At what rate should your business grow?

So you already have your first deal…or many even a few. When is the right time to purchase your next property? That is something that takes honestly assessing your financial abilities and responsibilities. Many new businesses are debt heavy and this is why the first several years can make or break it. Your income needs to be sufficient enough to not only cover expected costs, but also unexpected costs and build up savings!

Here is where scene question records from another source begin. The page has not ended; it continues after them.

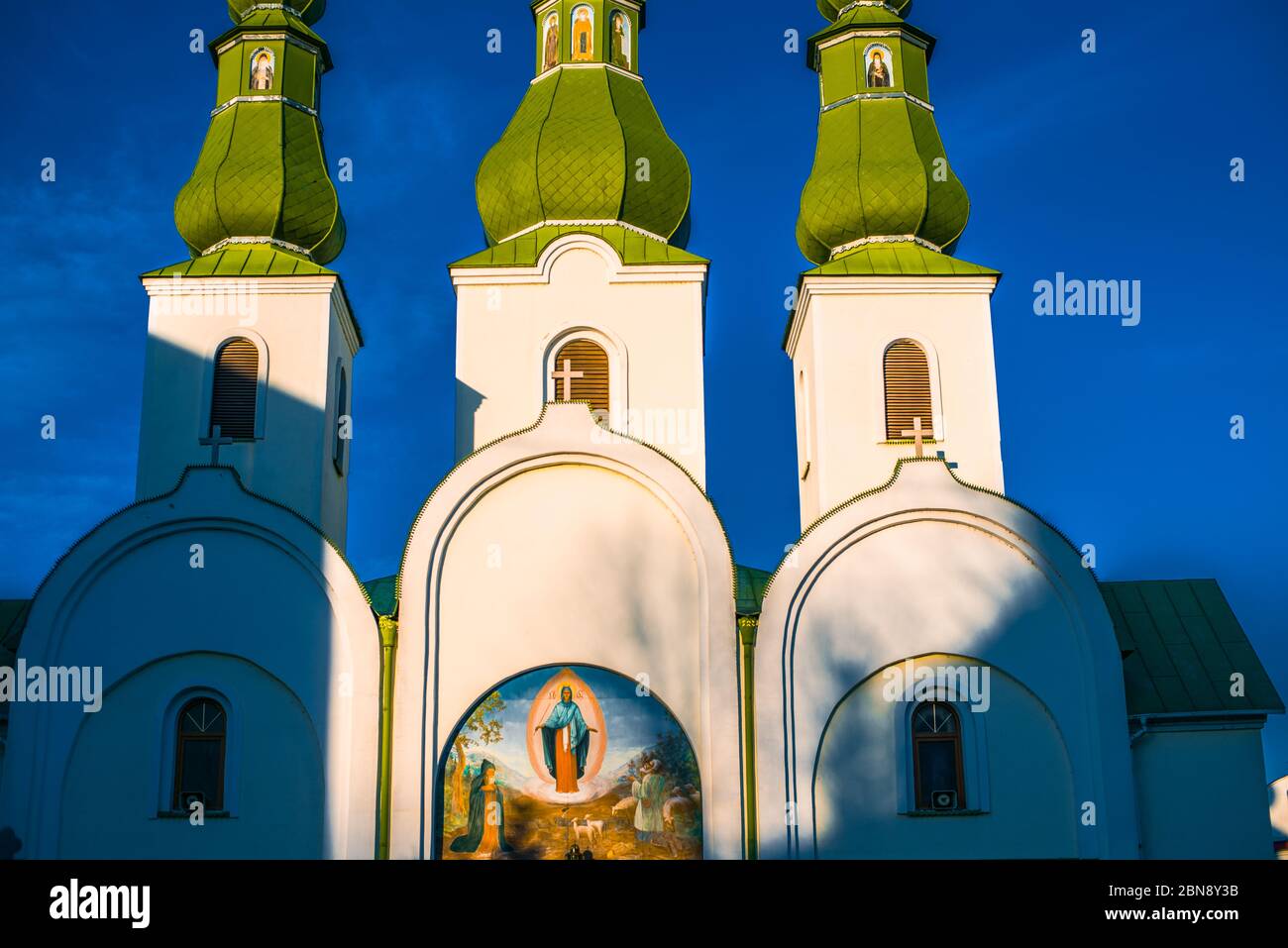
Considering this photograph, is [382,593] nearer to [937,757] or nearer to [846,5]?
[937,757]

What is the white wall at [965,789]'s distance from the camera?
625 inches

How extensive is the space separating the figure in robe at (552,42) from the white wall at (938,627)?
27.8ft

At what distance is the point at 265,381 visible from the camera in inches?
752

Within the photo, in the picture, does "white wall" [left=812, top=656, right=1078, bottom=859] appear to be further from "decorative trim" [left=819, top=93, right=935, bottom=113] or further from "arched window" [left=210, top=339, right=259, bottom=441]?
"decorative trim" [left=819, top=93, right=935, bottom=113]

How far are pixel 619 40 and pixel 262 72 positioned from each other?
499cm

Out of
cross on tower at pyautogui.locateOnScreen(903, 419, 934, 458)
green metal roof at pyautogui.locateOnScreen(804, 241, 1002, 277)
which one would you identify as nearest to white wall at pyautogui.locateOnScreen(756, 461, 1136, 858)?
cross on tower at pyautogui.locateOnScreen(903, 419, 934, 458)

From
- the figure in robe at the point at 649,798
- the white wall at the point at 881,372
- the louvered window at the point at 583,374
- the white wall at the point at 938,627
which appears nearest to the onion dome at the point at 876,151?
the white wall at the point at 881,372

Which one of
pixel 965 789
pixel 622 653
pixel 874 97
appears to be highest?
pixel 874 97

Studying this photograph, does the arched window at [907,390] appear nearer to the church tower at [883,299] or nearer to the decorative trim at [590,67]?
the church tower at [883,299]

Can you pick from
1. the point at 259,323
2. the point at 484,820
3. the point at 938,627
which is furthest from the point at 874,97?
the point at 484,820

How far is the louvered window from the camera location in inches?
762

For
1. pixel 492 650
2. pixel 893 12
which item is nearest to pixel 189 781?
pixel 492 650
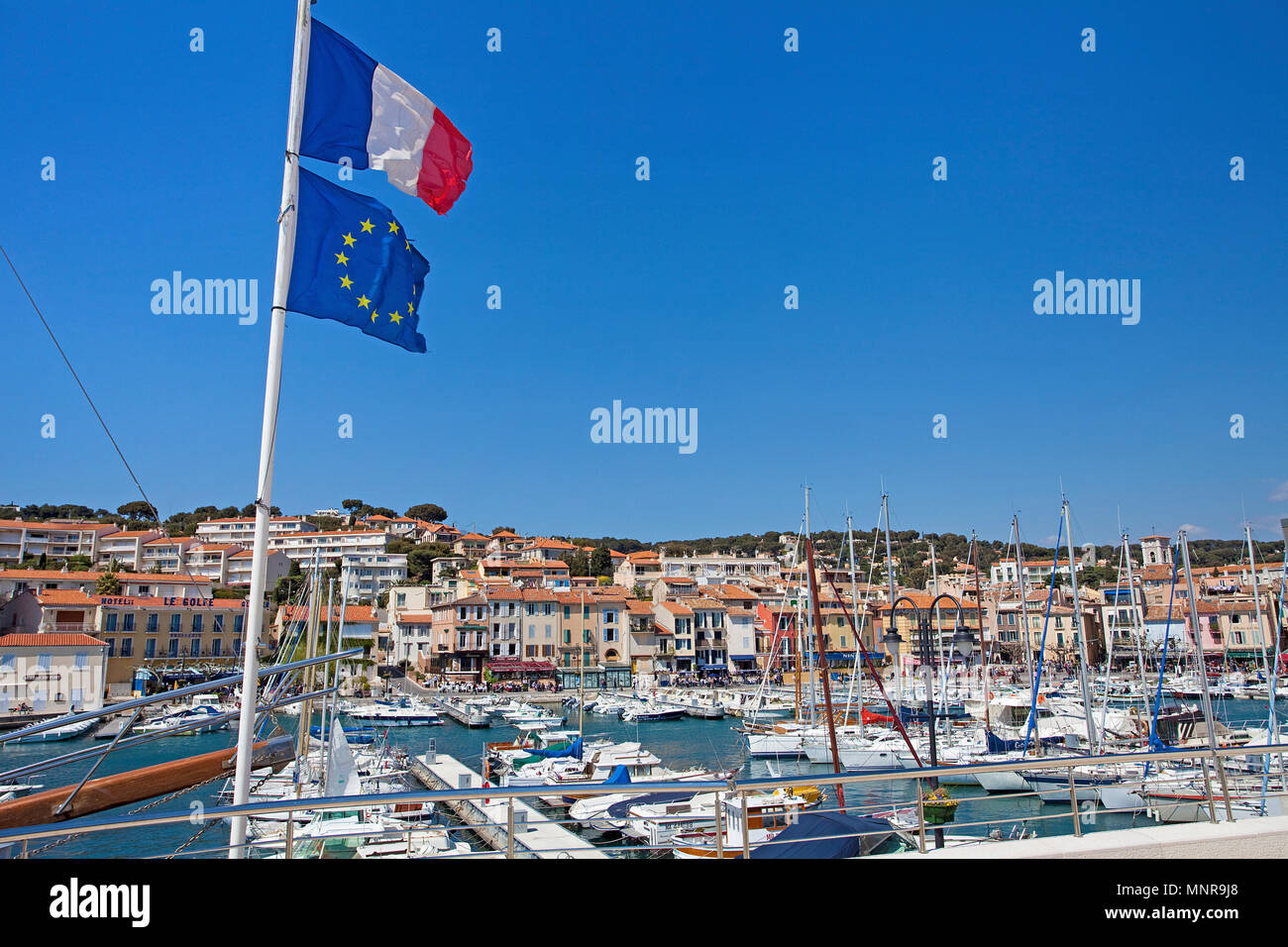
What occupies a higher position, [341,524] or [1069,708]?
[341,524]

  • How have you purchased your current properties? Cash? Mortgages? Other types of debt? Take these things into serious consideration because debt can be a cash-flow killer. If you have so much debt to pay that you can’t save money for emergencies, this could spell disaster.
  • If you’re self-managing your rentals, can you take on more tenants? Honestly assess the amount of time that’s already demanded and see if adding more tenants would significantly change that. Of course, properly screening tenants will minimize issues and “babysitting.”
  • Will the bank give you another loan or mortgage? Many times, a bank will only give so many mortgages. They also need to see your payroll and tax information to prove performance. At the same time, building a relationship with a bank can sometimes make it easier to get multiple loans.
  • What is your end goal and have you given yourself a realistic time frame to achieve it? For instance, you can’t expect to be able to live off of your rental income within 2-3 years if you currently have mortgages and little equity. Again, debt really changes cash flow. So before you purchase another property, be sure that you can pay off your current assets in a timely fashion. You don’t need 100 properties to make a living. Just a few paid-off properties could be all the income you need. It’s all about your goals and you’ll have to do some math.

Real estate investing is rarely an overnight success. You’re constantly learning. You must always keep up with changing rental and real estate laws. Real estate provides not only cash flow, but wealth, that you build over the years and can pass on to loved ones. Build your business with care and patience.

Credit: www.junkyardwisdom.com

Credit: www.junkyardwisdom.com



Comments (4)

  1. Good post. Controlling the rate of growth can actually be pretty hard. It is easy to hit a tipping point when you are growing too fast and are unable to change your systems to keep up with the growth.


  2. Thank you both for reading! 


  3. Great post, Nicole! You touched on it in your first point, but having the extra cash available to expand your emergency/contingency fund as you expand is critical! Personally I consider it part of my cash up front for any given deal. Otherwise every acquisition is subjecting you to even higher levels of risk while potentially draining your emergency fund even more.